Generate Stunning Images with Kandinsky 3.0 Cognitive Actions

In the realm of artificial intelligence and creative generation, Kandinsky 3.0 stands out as a powerful model designed to transform text prompts into captivating images (Text2Img) or modify existing images (Img2Img). By leveraging this innovative model, developers can automate creative processes and enhance their applications with unique visual content. This blog post will delve into the Cognitive Actions associated with Kandinsky 3.0, guiding you through their capabilities, input requirements, and output expectations.
Prerequisites
Before you can start using the Kandinsky 3.0 Cognitive Actions, you'll need to ensure you have the following:
- An API key for the Cognitive Actions platform, which is essential for authentication.
- Familiarity with making HTTP requests, as you'll be interacting with a RESTful endpoint to execute the actions.
To authenticate your requests, you'll typically pass the API key in the request headers.
Cognitive Actions Overview
Generate Image with Kandinsky 3.0
The Generate Image with Kandinsky 3.0 action enables you to create images from descriptive text prompts or modify existing images. This action is flexible, offering features such as seed control for reproducibility, adjustable image dimensions, and prompt strength settings.
Input
The input schema for this action is structured as follows:
{
"seed": 12345,
"image": "https://example.com/input-image.jpg",
"width": 1024,
"height": 1024,
"prompt": "A beautiful sunset over a mountain range",
"strength": 0.75,
"negativePrompt": "lowres, text, error",
"numberOfInferenceSteps": 50
}
- seed (optional, integer): Random seed for reproducibility. Leave blank for a randomized seed.
- image (optional, string): Input image for img2img mode (useful for modifying existing images).
- width (integer): Width of the output image in pixels (default: 1024, max: 2048).
- height (integer): Height of the output image in pixels (default: 1024, max: 2048).
- prompt (string): Descriptive input prompt for image generation.
- strength (number): Influence of the prompt on the generated image (range: 0 to 1, default: 0.75).
- negativePrompt (string): Terms to exclude from the output image to filter out unwanted attributes.
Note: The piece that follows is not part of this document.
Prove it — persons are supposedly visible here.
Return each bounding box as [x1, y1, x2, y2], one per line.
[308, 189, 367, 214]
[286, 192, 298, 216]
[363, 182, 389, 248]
- numberOfInferenceSteps (integer): Steps used for image denoising (range: 1 to 500, default: 50).
Example Input
Here’s a practical example of the JSON payload needed to invoke the action:
{
"width": 1024,
"height": 1024,
"prompt": "Car, mustang, movie, person, poster, car cover, person, in the style of alessandro gottardo, gold and cyan, gerald harvey jones, reflections, highly detailed illustrations, industrial urban scenes",
"strength": 0.75,
"negativePrompt": "lowres, text, error, cropped, worst quality, low quality, jpeg artifacts, ugly, duplicate, morbid, mutilated, out of frame, extra fingers, mutated hands, poorly drawn hands, poorly drawn face, mutation, deformed, blurry, dehydrated, bad anatomy, bad proportions, extra limbs, cloned face, disfigured, gross proportions, malformed limbs, missing arms, missing legs, extra arms, extra legs, fused fingers, too many fingers, long neck, username, watermark, signature",
"numberOfInferenceSteps": 50
}
Output
Upon successful execution, the action typically returns a URL to the generated image, for example:
https://assets.cognitiveactions.com/invocations/6f4dbd27-0818-4545-9465-38dcc6f42c87/7777cbe8-1162-4836-95c5-d0214ba17218.png
Conceptual Usage Example (Python)
Here’s how you might invoke the Generate Image with Kandinsky 3.0 action in Python:
import requests
import json
# Replace with your Cognitive Actions API key and endpoint
COGNITIVE_ACTIONS_API_KEY = "YOUR_COGNITIVE_ACTIONS_API_KEY"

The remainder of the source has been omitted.